Poi ha aggiunto, con un fondo di nostalgia ma anche con la soddisfazione di aver lavorato bene non solo per la valorizzazione del Teatro come gioiello internazionale della lirica, sinfonica e balletto ma anche nel rispetto di tutti portando avanti riforme e accordi con i sindacati del teatro, di essere in pace con se stesso per questa fine di percorso: “Dopo aver lavorato all’Opera di Parigi e di Vienna, dopo aver lavorato con i più grandi maestri internazionali non ho alcun diritto di lamentarmi”.
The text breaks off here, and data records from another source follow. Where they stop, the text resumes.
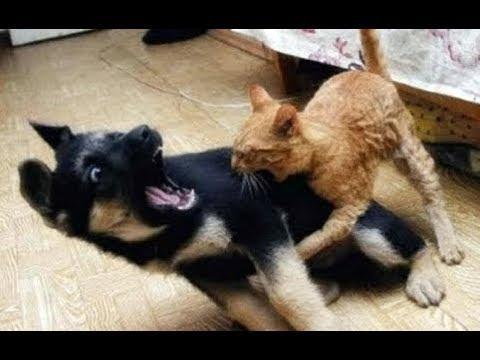 NINJA CATS vs DOGS - Who Wins?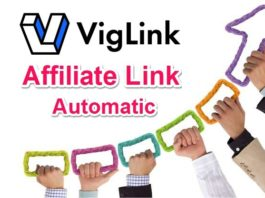 Automatic Affiliate Link se Website par Paise kamaye Viglink
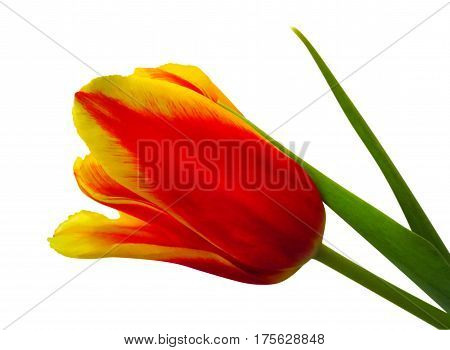 Yellow-red tulip isolated on white background with Clipping Path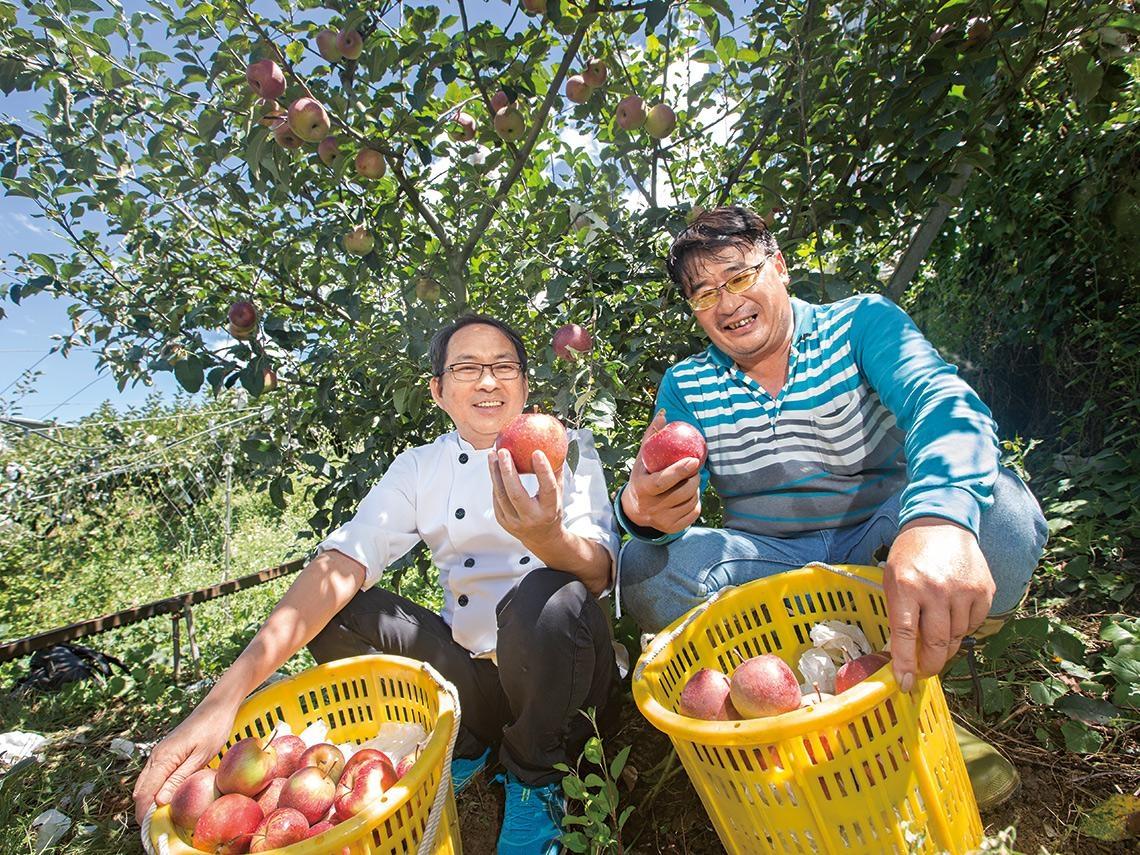 蘋香滿梨山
Di fianco a lui, in assenza del primo cittadino di Milano, l’assessore alla Cultura del Comune Tommaso Sacchi, che ha avuto grandi parole di riconoscimento per il suo operato, il direttore del ballo Manuel Legris e il maestro musicale Riccardo Chailly, che ha commentato: “Sono stati anni importanti. Abbiamo di fronte una stagione importante e mi auguro che quello che può sembrare oggi un addio non sia così”.

Più che un addio, è sembrato che Meyer volesse condividere il grande sforzo e i risultati raggiunti in questi anni della sua gestione. Ha raccontato con passione, ma anche con i numeri alla mano che denotano la crescita in termini di pubblico, abbonamenti e sponsorizzazioni anche gli obiettivi conquistati in termini di qualità artistica. E la sensibile incentivazione degli spettatori under 35. Ma prima di tutto ha sottolineato l’aspetto economico: “Lascio un teatro in ordine preparato ad accogliere le sfide del futuro”.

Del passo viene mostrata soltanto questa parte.